The UK Government’s support measures to ease upfront energy costs to consumers and support energy providers is not enough to cover the dramatic price rises, the Association for Renewable Energy and Clean Technology (REA) has warned.

On 3 February, energy regulator Ofgem announced the energy price cap would increase by £693 (€827) per year – a 54% increase – affecting some 22 million households. This is largely due to a huge increase in wholesale gas prices. A further increase of £400 (€477) is expected after the next cap is set in six months’ time.

In response, the government launched a package of measures designed to ease the pressure on consumers. Chancellor Rishi Sunak announced a plan to provide £350 (€417) in support, including £200 off energy bills (to be repaid over five years) from next year, and a £150 (€179) council tax discount.

The government also announced an expansion of the Warm Homes Discount, advocated by the REA. However, the Association has warned that on their own, the measures, even when combined with the council tax discount, will cover just half of the price cap rise.

Last month, the REA published a six-point plan to tackle the energy crisis. The plan included measures to mitigate energy bill rises by: moving ‘green’ levies to general taxation; suspending VAT on energy bills for a year; expanding the eligibility and increase the value of the Warm Homes Discount, and introducing a Commercial Loan Scheme.

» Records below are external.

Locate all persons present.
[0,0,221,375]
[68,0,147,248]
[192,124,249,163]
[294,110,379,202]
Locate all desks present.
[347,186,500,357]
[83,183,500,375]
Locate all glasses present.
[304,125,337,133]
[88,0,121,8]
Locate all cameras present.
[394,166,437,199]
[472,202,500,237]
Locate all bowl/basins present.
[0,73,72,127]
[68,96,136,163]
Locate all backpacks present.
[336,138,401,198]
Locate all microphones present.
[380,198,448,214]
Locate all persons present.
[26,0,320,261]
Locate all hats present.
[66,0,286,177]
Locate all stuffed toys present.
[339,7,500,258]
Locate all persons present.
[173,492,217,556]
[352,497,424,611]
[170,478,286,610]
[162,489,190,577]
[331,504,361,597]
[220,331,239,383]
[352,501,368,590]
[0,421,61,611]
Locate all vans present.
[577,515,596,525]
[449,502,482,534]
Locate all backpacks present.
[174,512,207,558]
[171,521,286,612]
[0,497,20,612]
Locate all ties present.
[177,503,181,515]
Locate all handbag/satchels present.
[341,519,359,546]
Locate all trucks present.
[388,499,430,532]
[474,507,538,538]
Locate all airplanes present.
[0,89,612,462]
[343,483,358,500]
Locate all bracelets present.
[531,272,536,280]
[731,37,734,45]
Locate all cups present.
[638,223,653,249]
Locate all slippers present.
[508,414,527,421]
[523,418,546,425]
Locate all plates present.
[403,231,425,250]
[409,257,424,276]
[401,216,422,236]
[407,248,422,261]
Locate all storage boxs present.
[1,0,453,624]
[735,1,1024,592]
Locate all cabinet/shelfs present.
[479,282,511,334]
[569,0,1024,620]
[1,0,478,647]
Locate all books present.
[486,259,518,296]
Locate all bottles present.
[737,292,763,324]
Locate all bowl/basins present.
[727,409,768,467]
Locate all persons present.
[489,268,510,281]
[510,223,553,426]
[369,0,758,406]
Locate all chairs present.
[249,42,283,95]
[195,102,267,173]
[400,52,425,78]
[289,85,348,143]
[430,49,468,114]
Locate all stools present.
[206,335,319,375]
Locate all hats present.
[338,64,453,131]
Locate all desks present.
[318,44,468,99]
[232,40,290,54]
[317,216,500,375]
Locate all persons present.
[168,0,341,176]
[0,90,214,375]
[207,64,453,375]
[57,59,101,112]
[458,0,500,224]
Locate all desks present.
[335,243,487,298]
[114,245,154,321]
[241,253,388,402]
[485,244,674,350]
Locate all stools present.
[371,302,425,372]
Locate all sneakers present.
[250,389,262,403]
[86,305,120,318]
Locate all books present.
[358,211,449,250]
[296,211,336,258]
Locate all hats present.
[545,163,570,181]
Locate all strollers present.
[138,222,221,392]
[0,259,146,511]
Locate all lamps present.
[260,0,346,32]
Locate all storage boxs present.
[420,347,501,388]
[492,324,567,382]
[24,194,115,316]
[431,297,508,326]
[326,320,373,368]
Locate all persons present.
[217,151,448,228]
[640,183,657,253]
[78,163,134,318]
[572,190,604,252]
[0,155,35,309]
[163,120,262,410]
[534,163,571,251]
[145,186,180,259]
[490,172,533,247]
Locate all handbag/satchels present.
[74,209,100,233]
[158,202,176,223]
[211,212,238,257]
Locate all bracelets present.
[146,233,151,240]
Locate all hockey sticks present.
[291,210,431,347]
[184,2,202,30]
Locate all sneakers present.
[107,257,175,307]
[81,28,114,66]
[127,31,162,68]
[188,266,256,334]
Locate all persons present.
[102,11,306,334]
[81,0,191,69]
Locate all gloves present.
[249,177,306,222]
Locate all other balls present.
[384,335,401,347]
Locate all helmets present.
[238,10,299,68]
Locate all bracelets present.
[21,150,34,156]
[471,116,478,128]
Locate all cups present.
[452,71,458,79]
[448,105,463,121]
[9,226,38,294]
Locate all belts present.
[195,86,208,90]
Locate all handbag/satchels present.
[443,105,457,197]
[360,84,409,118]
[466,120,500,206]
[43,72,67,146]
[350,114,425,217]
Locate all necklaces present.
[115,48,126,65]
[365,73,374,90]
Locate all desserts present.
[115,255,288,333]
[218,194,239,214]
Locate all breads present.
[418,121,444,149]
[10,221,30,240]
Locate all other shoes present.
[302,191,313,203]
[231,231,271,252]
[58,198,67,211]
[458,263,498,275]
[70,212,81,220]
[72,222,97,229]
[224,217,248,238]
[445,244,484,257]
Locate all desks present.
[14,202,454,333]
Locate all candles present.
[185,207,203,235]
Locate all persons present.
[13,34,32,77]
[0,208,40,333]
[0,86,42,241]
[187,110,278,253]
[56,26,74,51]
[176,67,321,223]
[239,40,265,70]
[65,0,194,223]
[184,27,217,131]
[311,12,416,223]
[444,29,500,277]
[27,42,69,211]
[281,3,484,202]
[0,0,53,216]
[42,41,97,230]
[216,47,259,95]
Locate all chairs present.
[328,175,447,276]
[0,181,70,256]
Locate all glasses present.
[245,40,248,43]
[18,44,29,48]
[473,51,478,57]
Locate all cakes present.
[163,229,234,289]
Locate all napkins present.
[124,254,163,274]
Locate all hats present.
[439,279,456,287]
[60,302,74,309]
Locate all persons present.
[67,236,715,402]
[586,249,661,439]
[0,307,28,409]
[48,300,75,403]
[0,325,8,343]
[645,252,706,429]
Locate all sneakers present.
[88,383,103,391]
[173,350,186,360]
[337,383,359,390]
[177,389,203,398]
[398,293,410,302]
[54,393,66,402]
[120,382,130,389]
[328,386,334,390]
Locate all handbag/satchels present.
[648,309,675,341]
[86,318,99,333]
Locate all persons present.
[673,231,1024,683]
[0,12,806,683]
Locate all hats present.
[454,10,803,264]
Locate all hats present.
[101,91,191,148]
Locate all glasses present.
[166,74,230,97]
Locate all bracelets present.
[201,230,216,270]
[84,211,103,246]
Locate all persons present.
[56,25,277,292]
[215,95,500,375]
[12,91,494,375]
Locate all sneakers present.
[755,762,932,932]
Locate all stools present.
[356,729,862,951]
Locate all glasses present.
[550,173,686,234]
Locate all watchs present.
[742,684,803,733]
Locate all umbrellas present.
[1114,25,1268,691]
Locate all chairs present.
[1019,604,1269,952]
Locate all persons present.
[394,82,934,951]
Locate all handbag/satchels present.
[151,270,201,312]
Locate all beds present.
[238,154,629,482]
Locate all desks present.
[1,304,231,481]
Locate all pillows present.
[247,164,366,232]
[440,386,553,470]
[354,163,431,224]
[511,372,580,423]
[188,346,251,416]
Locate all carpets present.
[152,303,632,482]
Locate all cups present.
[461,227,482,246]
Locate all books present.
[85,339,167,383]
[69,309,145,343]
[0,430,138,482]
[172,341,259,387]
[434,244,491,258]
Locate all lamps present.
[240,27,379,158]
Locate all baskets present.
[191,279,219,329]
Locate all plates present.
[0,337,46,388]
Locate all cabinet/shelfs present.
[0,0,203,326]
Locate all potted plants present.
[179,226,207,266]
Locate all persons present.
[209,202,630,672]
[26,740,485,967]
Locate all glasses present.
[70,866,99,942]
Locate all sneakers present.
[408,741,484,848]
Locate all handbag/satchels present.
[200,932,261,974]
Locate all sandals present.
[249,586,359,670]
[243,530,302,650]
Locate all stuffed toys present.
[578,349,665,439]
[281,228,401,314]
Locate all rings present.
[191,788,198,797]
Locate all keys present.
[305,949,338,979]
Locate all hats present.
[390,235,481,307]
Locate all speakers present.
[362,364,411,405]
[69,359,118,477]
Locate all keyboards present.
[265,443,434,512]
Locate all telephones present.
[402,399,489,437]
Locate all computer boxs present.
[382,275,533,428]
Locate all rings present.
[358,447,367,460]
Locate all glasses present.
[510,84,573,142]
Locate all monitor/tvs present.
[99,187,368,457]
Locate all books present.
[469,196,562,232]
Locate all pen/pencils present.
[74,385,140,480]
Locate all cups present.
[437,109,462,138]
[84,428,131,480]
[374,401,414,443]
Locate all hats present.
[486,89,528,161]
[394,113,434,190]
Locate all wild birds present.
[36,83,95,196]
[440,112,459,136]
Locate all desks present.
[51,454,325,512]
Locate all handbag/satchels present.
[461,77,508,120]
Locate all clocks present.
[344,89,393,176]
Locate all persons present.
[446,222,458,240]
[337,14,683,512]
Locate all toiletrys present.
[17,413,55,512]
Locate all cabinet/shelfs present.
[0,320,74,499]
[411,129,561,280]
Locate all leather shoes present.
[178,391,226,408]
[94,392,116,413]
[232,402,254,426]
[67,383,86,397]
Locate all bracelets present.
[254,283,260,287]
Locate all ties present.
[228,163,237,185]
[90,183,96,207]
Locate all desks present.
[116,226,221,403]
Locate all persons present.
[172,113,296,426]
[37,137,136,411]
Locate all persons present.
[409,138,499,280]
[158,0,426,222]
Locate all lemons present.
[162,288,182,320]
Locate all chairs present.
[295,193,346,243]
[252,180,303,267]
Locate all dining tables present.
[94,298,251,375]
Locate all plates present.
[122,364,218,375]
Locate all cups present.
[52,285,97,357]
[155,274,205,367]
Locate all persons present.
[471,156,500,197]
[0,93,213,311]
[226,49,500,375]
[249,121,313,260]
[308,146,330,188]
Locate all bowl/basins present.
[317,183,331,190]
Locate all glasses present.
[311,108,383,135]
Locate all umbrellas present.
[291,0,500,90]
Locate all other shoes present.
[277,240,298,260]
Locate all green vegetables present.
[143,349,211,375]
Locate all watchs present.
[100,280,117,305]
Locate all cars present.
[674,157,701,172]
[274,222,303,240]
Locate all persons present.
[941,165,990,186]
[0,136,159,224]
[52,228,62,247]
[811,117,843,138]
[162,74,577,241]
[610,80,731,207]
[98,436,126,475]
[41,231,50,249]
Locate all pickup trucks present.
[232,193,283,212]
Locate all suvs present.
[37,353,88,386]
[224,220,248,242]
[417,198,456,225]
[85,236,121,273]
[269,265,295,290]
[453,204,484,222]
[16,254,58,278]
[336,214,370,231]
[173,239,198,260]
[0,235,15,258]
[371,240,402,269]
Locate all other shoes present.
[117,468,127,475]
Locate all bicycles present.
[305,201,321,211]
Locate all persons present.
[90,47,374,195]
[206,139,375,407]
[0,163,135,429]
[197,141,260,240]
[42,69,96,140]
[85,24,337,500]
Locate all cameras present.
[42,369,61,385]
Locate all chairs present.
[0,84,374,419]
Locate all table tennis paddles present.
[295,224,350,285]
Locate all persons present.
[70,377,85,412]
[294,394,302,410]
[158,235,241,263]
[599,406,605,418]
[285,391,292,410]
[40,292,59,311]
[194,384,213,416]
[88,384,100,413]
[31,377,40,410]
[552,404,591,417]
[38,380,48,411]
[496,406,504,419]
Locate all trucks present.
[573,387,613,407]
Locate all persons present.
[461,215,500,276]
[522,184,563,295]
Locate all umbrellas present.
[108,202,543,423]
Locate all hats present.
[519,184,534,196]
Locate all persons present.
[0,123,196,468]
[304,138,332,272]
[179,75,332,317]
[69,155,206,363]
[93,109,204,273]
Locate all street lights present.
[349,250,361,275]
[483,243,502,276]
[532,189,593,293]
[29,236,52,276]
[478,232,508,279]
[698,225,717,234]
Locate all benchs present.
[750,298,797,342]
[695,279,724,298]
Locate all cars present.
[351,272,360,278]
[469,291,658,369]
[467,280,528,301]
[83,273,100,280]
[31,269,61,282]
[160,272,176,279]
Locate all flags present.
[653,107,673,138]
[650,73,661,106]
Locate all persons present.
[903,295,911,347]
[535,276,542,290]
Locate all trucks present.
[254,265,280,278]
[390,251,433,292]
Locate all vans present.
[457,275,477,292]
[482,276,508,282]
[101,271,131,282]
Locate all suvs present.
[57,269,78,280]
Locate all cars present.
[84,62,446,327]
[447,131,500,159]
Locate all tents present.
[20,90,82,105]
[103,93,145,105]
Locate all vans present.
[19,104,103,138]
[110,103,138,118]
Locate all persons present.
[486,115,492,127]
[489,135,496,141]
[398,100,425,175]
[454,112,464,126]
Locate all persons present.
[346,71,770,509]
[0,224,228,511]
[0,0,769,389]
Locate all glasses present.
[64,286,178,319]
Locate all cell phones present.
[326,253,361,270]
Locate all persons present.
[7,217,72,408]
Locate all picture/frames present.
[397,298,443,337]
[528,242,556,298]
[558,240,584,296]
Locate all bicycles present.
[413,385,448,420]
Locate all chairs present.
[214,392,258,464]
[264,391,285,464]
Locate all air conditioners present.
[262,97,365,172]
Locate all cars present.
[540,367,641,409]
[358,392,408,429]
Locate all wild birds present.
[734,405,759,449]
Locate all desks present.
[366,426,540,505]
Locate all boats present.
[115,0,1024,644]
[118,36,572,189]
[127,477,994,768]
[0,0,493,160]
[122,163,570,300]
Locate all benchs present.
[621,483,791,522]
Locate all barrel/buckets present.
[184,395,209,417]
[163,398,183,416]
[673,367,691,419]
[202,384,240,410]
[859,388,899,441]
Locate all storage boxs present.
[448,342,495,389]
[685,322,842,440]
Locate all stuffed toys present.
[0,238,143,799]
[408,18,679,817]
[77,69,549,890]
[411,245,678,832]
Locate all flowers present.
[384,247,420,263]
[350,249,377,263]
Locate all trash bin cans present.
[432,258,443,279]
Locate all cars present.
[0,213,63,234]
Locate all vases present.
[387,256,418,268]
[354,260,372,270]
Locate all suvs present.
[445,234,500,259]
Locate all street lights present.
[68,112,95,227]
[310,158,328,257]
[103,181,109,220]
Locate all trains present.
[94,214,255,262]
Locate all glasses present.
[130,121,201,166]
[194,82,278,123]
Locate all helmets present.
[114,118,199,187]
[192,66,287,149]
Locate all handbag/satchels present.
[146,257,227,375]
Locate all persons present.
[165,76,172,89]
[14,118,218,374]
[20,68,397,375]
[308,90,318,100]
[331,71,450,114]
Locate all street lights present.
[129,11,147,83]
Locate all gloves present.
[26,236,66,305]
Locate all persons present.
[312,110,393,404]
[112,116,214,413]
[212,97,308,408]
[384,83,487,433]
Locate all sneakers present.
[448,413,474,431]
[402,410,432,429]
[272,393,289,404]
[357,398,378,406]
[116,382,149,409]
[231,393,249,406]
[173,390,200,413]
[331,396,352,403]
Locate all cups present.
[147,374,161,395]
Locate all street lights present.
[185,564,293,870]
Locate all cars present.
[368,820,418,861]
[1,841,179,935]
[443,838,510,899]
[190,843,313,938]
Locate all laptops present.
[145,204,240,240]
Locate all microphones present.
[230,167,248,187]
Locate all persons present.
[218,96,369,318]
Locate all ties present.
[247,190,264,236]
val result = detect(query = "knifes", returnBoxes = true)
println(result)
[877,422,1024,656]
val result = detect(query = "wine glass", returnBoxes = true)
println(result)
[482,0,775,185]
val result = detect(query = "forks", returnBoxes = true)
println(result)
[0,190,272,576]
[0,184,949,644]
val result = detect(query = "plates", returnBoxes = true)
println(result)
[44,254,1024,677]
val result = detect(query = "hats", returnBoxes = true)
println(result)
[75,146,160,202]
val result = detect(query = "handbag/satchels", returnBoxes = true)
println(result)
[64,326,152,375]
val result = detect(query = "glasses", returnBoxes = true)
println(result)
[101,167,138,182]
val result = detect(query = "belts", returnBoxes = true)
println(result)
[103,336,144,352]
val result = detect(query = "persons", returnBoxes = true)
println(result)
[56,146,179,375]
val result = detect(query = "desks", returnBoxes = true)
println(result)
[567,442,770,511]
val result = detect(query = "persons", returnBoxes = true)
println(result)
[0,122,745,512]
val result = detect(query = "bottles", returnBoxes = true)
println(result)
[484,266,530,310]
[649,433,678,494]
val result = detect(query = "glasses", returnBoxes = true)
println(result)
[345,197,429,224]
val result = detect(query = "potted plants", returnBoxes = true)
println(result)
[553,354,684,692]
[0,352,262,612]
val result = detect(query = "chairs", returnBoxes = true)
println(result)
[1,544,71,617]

However, in parallel, the REA strongly urged the government to provide catalysts to improve home insulation and drive up the installation of domestic renewables and clean technology to reduce the threat posed by volatile gas prices. This can be achieved by establishing an effective insulation scheme by the spring to ensure all homes are at EPC rating C by at least 2024/25, and to remove VAT on domestic renewables and clean technology.

The Association also reiterated the need to accelerate the wider energy transition to tackle the energy price crisis. The procurement of new renewables capacity via six-monthly contract for difference auctions and a three-year rolling time frame of future auction dates and allocated budget, starting in the summer, is one such policy the REA has been advocating for.

“The government’s package of measures will bring an element of respite to both households and energy suppliers, and covers some of the measures we have been calling for,” said Dr Nina Skorupska CBE, chief executive of the REA.

“However, these policies alone will not cover the expected energy bill increases and don’t address a fundamental reality – as long as households are at the mercy of volatile fossil fuel prices, we will continue to see people struggle to pay the bills.

“That is why the government must address the scale of the problem by providing catalysts to improve the insulation of homes and to drive up the installation of domestic renewables and clean technology.

“If the government does not accelerate the energy transition, the cost of living crisis will get more severe, and harder and more expensive to fix.”